Exercise instructions: The required output is the lines from the one with "family: Bovidae" through the end of the data, repeated verbatim, with no pictures included.

Given data:
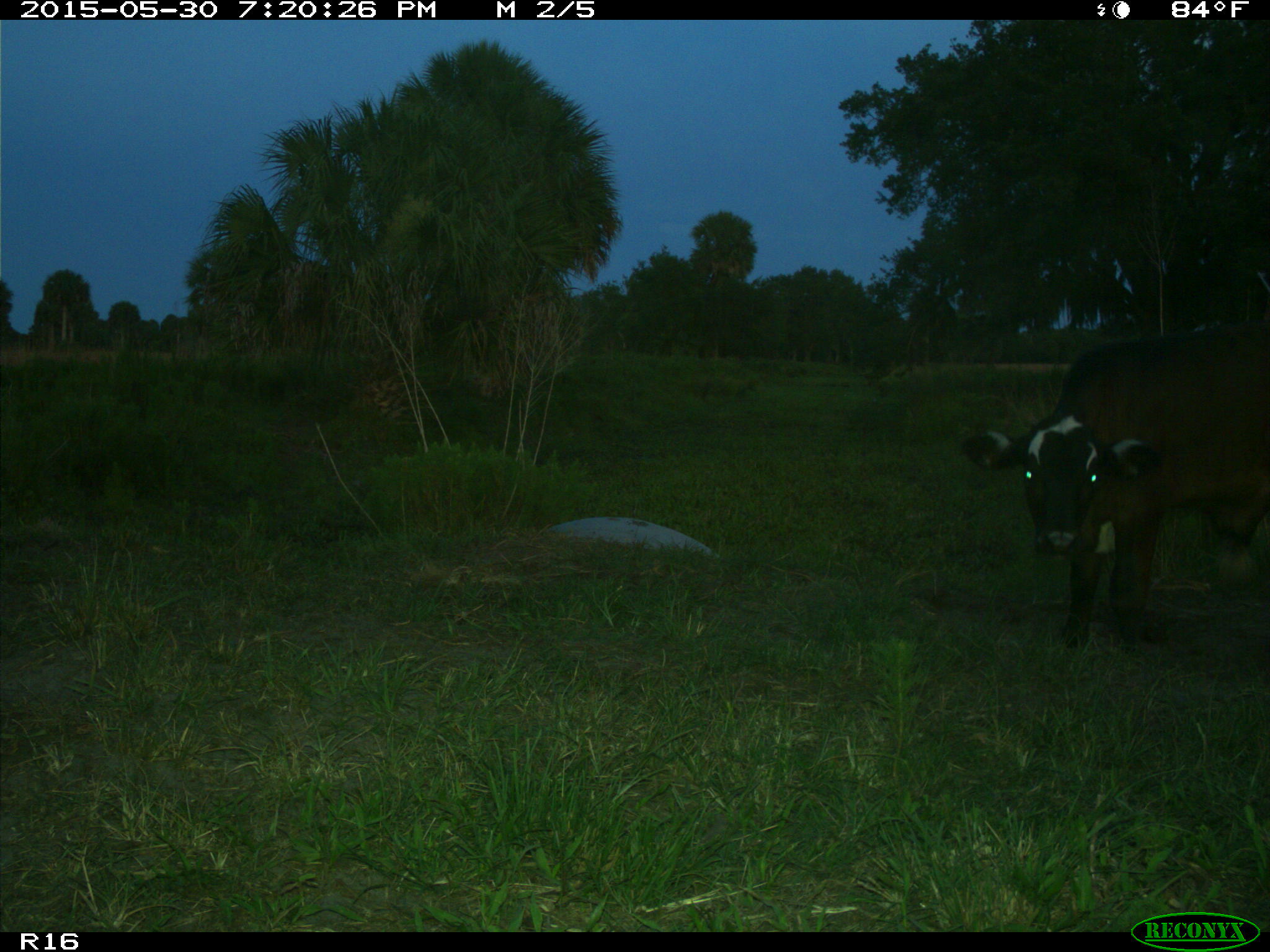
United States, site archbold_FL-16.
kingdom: Animalia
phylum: Chordata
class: Mammalia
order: Artiodactyla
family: Bovidae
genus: Bos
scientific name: Bos taurus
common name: domestic cow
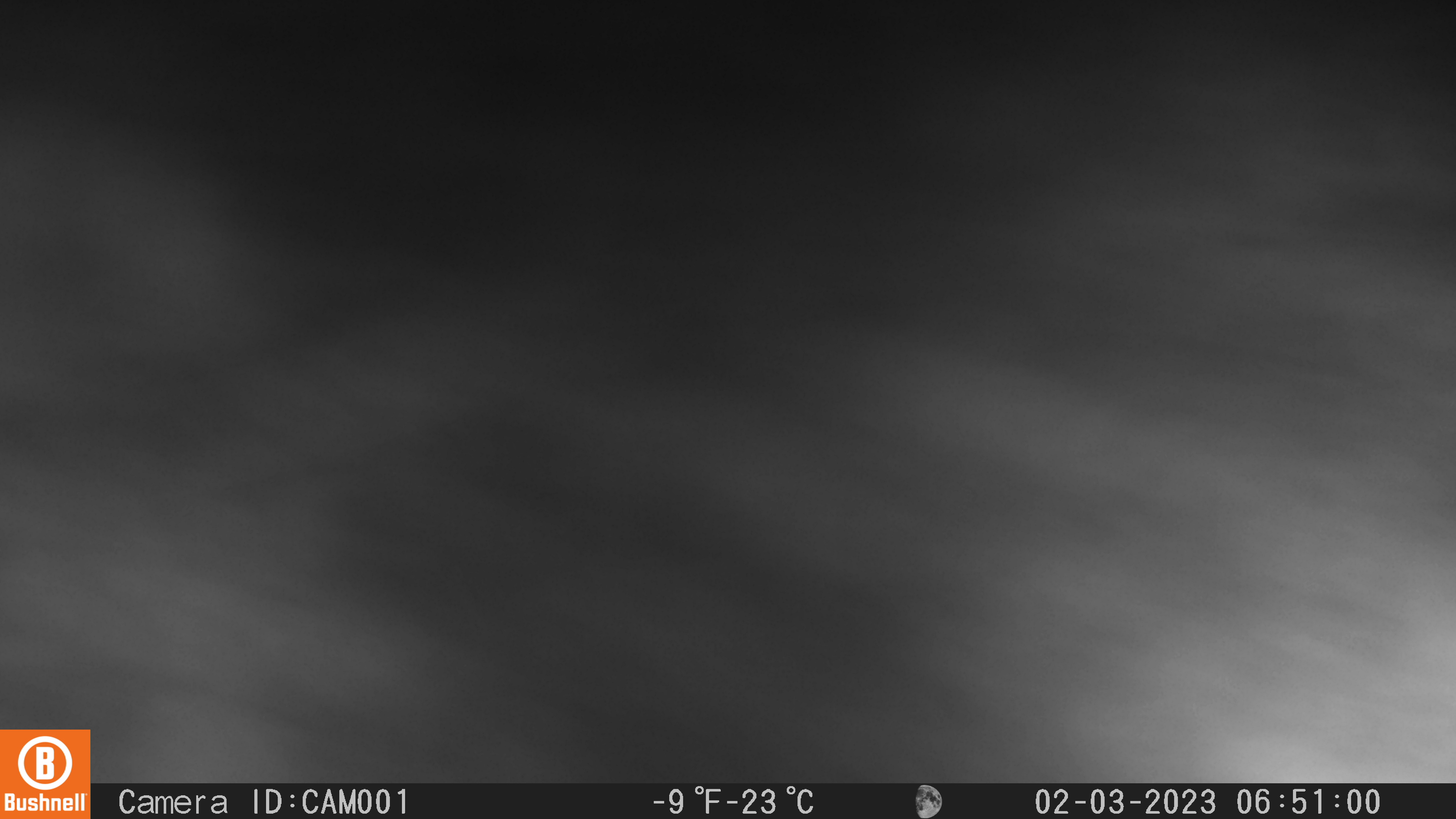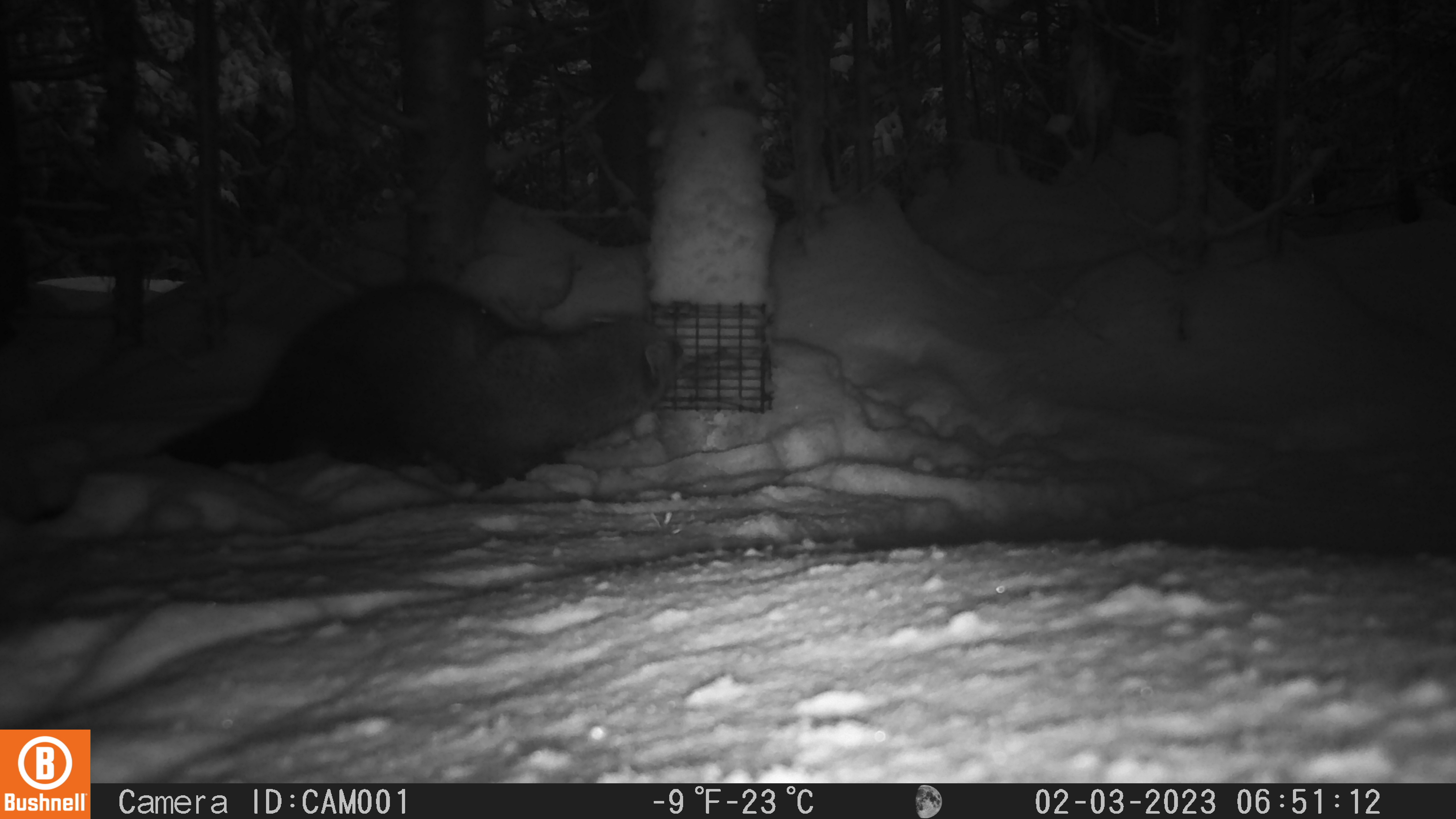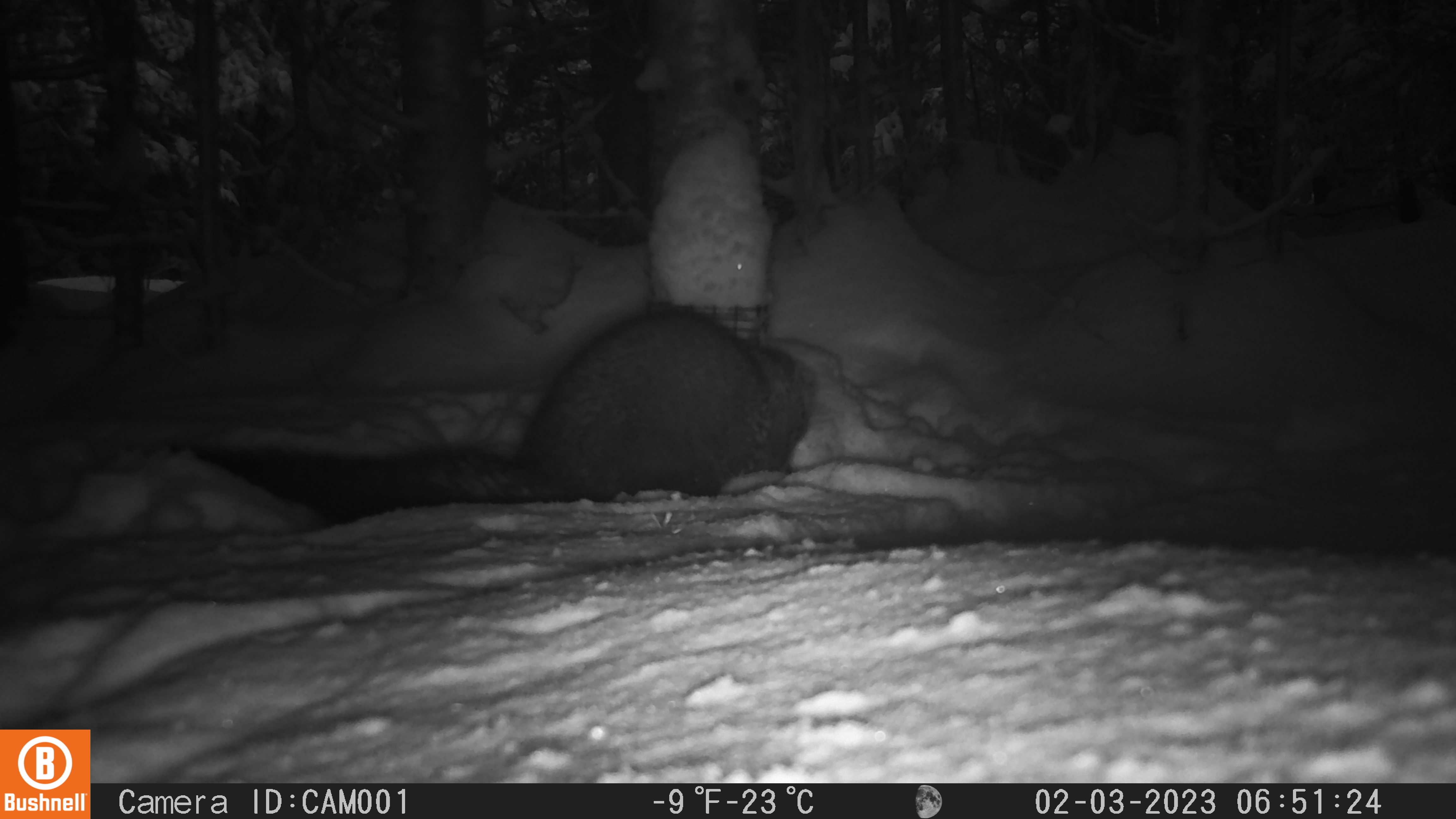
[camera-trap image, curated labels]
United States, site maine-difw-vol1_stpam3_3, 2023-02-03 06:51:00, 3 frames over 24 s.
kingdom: Animalia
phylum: Chordata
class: Mammalia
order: Carnivora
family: Mustelidae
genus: Pekania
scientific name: Pekania pennanti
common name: fisher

Written answer:
family: Bovidae
genus: Bos
scientific name: Bos taurus
common name: domestic cow
[camera-trap image, curated labels]
United States, site maine-difw-vol1_stpam3_3, 2023-02-03 06:51:00, 3 frames over 24 s.
kingdom: Animalia
phylum: Chordata
class: Mammalia
order: Carnivora
family: Mustelidae
genus: Pekania
scientific name: Pekania pennanti
common name: fisher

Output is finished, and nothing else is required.